Quando la donna è uccisa per ragioni di genere
Con il termine “femminicidio” ci si riferisce agli atti di omicidio perpetrati ai danni della donna in ragione del suo genere.


Con il termine “femminicidio” ci si riferisce agli atti di omicidio perpetrati ai danni della donna in ragione del suo genere. Sebbene l’ordinamento italiano non faccia alcun riferimento a tale nozione, il termine ha avuto nel tempo una larga diffusione, a partire dalla sua introduzione da parte della criminologa femminista Diana H. Russell all’interno di un articolo del 1992 per indicare le uccisioni delle donne da parte degli uomini, che rappresentano l’epilogo di atteggiamenti o pratiche sociali misogine.
Questa tipologia di omicidi costituiscono non solo in Italia, ma in tutto il mondo, la maggior parte dei casi di omicidi che vedono la donna come vittima e la quasi totalità di quelli commessi in ambito di coppia, in cui i femminicidi avvengono per mano soprattutto del coniuge convivente o del convivente non coniugato.
La maggior parte di questi omicidi poteva essere evitata perché le storie, spesso, vedono una lunga scia di litigi che durano per anni e che coinvolgono la polizia e gli organi giudiziari: il femminicidio, infatti, si potrebbe definire come la punta dell’iceberg del fenomeno della violenza di genere, l’ultimo atto di un’escalation di abusi, violenze e sopraffazioni. I dati ci mostrano come l’omicidio di genere nella coppia è nella maggior parte dei casi preceduto da maltrattamenti pregressi, attraverso violenze fisiche e/o psicologiche, altre forme vessatorie o persecutorie. È una strada piena di segnali quella che porta alla soppressione della donna all’interno di una relazione sentimentale.
Il movente che porta all’atto fatale è principalmente lo svilupparsi di un rapporto di gelosia- possesso, dove l’altro deve morire, secondo la logica dell’assassino, pur essendo l’oggetto della passione.

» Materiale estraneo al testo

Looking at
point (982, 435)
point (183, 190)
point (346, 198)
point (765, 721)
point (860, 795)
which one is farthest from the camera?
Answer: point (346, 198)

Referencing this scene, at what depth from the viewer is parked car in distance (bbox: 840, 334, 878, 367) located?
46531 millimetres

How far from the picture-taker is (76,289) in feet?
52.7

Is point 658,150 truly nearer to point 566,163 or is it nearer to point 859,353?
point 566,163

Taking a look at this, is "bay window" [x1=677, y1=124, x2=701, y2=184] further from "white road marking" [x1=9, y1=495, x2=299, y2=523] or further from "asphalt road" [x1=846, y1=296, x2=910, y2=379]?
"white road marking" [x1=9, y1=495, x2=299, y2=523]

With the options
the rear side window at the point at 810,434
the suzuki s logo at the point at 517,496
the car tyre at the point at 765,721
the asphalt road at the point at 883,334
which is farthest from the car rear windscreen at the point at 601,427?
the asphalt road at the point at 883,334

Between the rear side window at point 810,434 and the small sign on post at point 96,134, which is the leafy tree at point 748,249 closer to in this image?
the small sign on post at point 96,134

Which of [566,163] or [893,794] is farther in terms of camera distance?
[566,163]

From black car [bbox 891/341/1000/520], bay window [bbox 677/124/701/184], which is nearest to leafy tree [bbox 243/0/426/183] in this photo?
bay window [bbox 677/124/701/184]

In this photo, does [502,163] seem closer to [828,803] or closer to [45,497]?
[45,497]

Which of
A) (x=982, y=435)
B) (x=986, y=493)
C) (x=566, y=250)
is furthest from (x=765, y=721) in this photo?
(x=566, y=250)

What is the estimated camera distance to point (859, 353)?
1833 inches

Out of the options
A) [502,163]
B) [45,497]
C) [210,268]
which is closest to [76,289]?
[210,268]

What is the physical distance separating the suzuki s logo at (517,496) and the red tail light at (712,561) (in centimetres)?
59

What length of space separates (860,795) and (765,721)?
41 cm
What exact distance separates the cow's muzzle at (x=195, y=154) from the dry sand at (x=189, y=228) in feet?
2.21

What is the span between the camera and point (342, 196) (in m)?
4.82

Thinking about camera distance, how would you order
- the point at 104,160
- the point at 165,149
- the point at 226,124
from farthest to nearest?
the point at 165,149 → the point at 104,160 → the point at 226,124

A volte si arriva al suicidio dell’assassino, che così conclude il percorso di sofferenza intrapreso con l’altra persona.
I rapporti nevrotici non prevedono il riconoscimento dell’altro, la crescita dei due individui all’interno della coppia, anzi, è proprio la relazione, nella sua stabilità sbilenca, che impedisce ai due partner di evolvere, terminando la propria crescita, e prevede il perdurare dei picchi emotivi propri della fase iniziale del rapporto: ossessione per l’altro, dolore all’idea del distacco (fosse anche temporaneo o relegato ad alcuni ambiti della vita).
In un rapporto sano, al partner, dopo la prima fase in cui è idealizzato e fatto “oggetto” delle nostre brame, si riconosce l’individualità all’interno di una valutazione maggiormente obiettiva. Ci sono dei momenti di cambiamento in cui tale passaggio è compiuto, comunque la coppia è in evoluzione proprio perché ha l’obiettivo di raggiungere l’equilibrio e una felicità maggiore, data dalla presenza dell’altro nel proprio progetto di vita, che richiede grande impegno ed è fatta di tanti aspetti introdotti dalle due parti.
Nei rapporti che portano al femminicidio, esso è preceduto da una smodata gelosia dell’uomo verso la compagna, che lo porta a limitarne l’autonomia per uscire o per lavorare, al controllo delle relazioni o alla richiesta di cessarle, sino a protrarre questi atteggiamenti anche dopo la fine del rapporto; la separazione rappresenta un dolore insopportabile, dolore che alcuni omicidi indicano come la causa del gesto. Ecco perché le vittime, sentendo tale rischio incombere, annullano dei tentativi di distacco, tornando sui loro passi, o prima della morte dichiarano di percepire tale minaccia e di restare con il partner violento per paura di ritorsioni.
Da questo quadro viene fuori che l’uccisore non è caratterizzato, come a lungo la narrazione della cronaca popolare induceva a credere, da ignoranza, povertà e magari abuso di alcool o droghe, un uomo frustrato nella sua realizzazione, che sfoga tale sentimento sulla moglie.
L’uomo in questione è una persona che tollera affatto il rifiuto, la frustrazione dei propri desideri, che vive l’abbandono come un fatto ingestibile, troppo doloroso, così come la perdita dell’oggetto che vuole possedere (lui direbbe amare).
Come durante la relazione, così anche nel distacco i sentimenti si cristallizzano e l’uomo, invece di accettare la rabbia scaturita dalla chiusura del rapporto, che poi si evolverebbe in dolore, in seguito sfumato in una lettura più razionale di quanto accaduto, mantiene la rabbia al centro della sua mente e medita vendetta. La colpa del dolore provato è tutta scaricata sulla donna, oggetto di fantasie omicide, altrimenti restate tali ma che, nel caso del femminicidio, si realizzano.